06.06.2018, 20:22 Uhr

Madrid (AFP) Sánchez holt pro-europäische Minister und viele Frauen in sein Kabinett

Spaniens Ministerpräsident Pedro Sánchez . Quelle: Pool/AFP/Emilio Naranjo (Foto: Pool/AFP/Emilio Naranjo)Spaniens Ministerpräsident Pedro Sánchez . Quelle: Pool/AFP/Emilio Naranjo (Foto: Pool/AFP/Emilio Naranjo)

Spanischer Ministerpräsident sieht Regierungsmannschaft "in der EU verankert"

Vier Tage nach seiner Vereidigung als spanischer Ministerpräsident hat Pedro Sánchez am Mittwoch sein Kabinett vorgestellt. Bei seiner Regierungsmannschaft setzt der Chef der spanischen Sozialisten (PSOE) auf Verfechter eines geeinten Europas sowie auf eine starke Einbeziehung von Frauen. Für elf der 17 Ministerposten wählte Sánchez Frauen aus. Die Zusammensetzung seines Kabinetts bilde das "Beste" der spanischen Gesellschaft ab, sagte Sánchez.

In diesem Sinn sei die Regierungsmannschaft "paritätisch, generationenübergreifend und in der EU verankert", sagte der Ministerpräsident. Das neue Kabinett sollte am Donnerstagvormittag von König Felipe VI. vereidigt werden.

Sánchez dankte den designierten Ministern für ihre Bereitschaft, "während der kommenden Monate" zu dienen. Die neue sozialistische Regierung hat keine eigene Mehrheit im Parlament, weshalb Neuwahlen noch vor dem Ende der bis 2020 laufenden Legislaturperiode erwartet werden.

Den früheren Präsident des Europäischen Parlaments, Josep Borrell, will Sánchez zum Außenminister machen. Nadia Calviño, derzeit Generaldirektorin für den EU-Haushalt in Brüssel, soll das Wirtschaftsministerium leiten. Für das Finanzressort ist mit María Jesús Montero ebenfalls eine Frau vorgesehen. Sie kann auf Erfahrungen als Finanzministerin in der andalusischen Regionalregierung verweisen.

Das Verteidigungsministerium geht an Margarita Robles, eine ehemalige Richterin am Obersten Gerichtshof. Mit Pedro Duque soll Spaniens erster Astronaut den Posten des Wissenschaftsministers erhalten.
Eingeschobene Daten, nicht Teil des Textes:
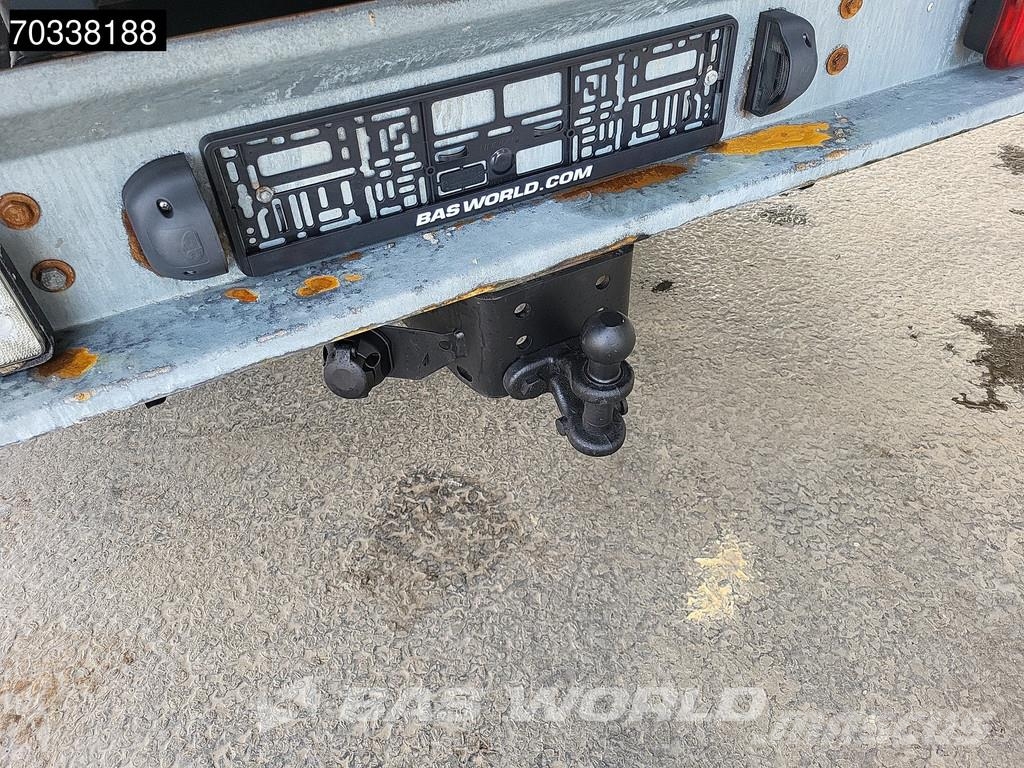 Mitsubishi 7C18 4X2 شاحنات قلابة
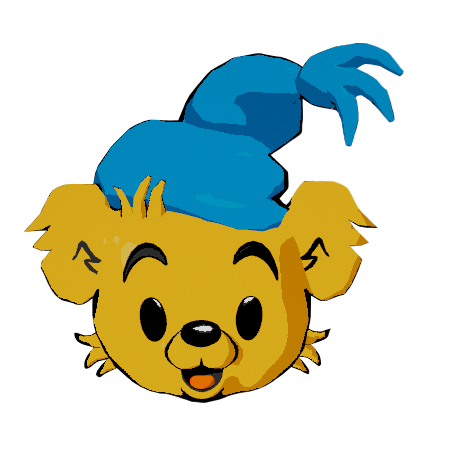 Bamse character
Die Regierung werde die von der konservativen Vorgängerregierung eingegangenen "europäischen Verpflichtungen" bei der Verringerung des Haushaltsdefizits einhalten, sagte Sánchez. Als Zeichen der "Stabilität" werde auch der bereits erstellte Haushaltsplan für dieses Jahr beibehalten. Allerdings müsse der Reichtum des Landes stärker verteilt werden.

Sánchez war am Samstag von König Felipe VI. als neuer Regierungschef vereidigt worden, nachdem der konservative Ministerpräsident Mariano Rajoy am Freitag durch ein von der PSOE initiiertes Misstrauensvotum gestürzt worden war. Die PSOE verfügt allerdings nur über 84 der 350 Parlamentssitze. Die neue Regierung muss sich daher um Unterstützung aus anderen politischen Lagern bemühen. Dafür kommt unter anderem die Linkspartei Podemos in Frage.